Most importantly, when you get out on your own, save us both a lot of heartache, and do two things. First, rip up any and all credit card offers that you get in the mail. I know you think you are living large with your $1000 every two weeks, and that opening accounts at Marshall Fields, Speigel, Macy's and Target is a incredibly good idea, but I promise it's not! Save your money and live within your means. The decision to purchase all your towels from Speigel, and putting all of your Christmas gifts one year on that credit card will haunt you for the next decade. If you can't afford to pay cash, you can't afford it.

Secondly, trust God. Keep Him at the center of your life, and get involved in a church. Meet other people your age that you can hang out with and share your hopes and dreams. Stay away from Zack, even though you think he is the one that will heal your heart after Aaron. He is no good for you and you will just fall further and further away from God during your time with him. I promise that all those million pieces will be put back together when you find yourself staring into Trevor's green eyes on the day of your wedding, knowing that you finally found the one God intended for you.

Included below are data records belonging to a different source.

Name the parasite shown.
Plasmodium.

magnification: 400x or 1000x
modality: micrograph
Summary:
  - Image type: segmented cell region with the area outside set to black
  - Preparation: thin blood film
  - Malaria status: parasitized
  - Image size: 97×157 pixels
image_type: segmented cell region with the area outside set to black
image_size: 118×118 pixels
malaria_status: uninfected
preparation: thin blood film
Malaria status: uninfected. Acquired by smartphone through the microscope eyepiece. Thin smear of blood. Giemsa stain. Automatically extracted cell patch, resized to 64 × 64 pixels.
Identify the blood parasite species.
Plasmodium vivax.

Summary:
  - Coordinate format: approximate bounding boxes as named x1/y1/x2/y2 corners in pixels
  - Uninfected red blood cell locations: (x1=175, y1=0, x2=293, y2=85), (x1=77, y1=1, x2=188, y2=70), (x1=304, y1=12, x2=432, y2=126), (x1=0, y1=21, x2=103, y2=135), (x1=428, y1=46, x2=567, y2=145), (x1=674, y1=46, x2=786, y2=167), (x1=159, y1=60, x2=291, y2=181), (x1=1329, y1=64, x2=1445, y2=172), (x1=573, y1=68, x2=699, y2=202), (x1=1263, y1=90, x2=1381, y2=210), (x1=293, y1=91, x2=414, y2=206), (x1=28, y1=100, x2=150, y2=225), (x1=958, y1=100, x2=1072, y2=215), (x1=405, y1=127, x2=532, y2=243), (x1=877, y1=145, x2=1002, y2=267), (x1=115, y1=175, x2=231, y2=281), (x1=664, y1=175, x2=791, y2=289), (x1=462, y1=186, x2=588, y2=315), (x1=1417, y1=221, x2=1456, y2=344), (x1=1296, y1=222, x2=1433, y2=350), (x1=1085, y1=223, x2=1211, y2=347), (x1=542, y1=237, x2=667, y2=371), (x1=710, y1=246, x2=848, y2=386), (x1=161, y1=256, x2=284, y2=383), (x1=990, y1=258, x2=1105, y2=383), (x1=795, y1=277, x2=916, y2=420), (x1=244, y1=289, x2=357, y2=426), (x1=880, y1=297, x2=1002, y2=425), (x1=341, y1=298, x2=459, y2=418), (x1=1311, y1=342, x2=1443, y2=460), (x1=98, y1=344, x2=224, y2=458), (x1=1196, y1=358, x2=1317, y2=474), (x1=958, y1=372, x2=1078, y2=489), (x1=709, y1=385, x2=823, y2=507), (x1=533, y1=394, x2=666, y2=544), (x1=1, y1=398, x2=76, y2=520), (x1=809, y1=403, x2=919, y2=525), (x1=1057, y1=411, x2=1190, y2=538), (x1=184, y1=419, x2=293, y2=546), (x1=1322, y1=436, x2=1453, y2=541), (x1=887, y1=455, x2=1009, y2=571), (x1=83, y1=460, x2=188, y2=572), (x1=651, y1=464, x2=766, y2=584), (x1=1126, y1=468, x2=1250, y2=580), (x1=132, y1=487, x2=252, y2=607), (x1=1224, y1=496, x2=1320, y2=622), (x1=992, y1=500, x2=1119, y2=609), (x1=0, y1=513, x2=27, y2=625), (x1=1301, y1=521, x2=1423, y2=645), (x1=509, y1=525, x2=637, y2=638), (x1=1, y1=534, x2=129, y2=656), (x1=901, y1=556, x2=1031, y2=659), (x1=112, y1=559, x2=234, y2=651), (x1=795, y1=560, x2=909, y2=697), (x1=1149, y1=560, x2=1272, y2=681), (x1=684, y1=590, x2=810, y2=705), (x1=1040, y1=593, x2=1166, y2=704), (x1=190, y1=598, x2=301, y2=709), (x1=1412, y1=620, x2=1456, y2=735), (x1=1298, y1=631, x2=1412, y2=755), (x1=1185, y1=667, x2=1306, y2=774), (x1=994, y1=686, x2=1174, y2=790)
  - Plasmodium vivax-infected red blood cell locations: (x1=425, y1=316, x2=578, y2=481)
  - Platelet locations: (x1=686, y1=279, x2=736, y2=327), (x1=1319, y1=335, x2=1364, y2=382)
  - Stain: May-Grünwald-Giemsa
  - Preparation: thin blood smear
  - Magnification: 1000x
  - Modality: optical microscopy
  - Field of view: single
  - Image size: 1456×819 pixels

Finally, I know that you feel a little lost right now. You've been diagnosed with a terrible disease, pulled out of college and are living at home while you receive treatment. You feel like a failure. Although no one suspects, you are in a bit of a depression about how your life has turned out. Let me tell you...your life isn't going to be anything like you planned! You will not get your degree in microbiology, but you will find fulfillment in treating fellow cancer patients for a living. You will not marry the man you thought, but you will have joy like you've never experienced. Although you think you don't want children, being with Trevor will change that forever. You will want his children, and will never experience a more pure love than when you look in their eyes for the first time. Your life is not will have the life God intended for you and it will be more than you ever dreamed.


PS Be sure to give Uncle Tellius and Gramps extra hugs and kisses every time you see them. You'll wish you'd had one more chance when they are gone.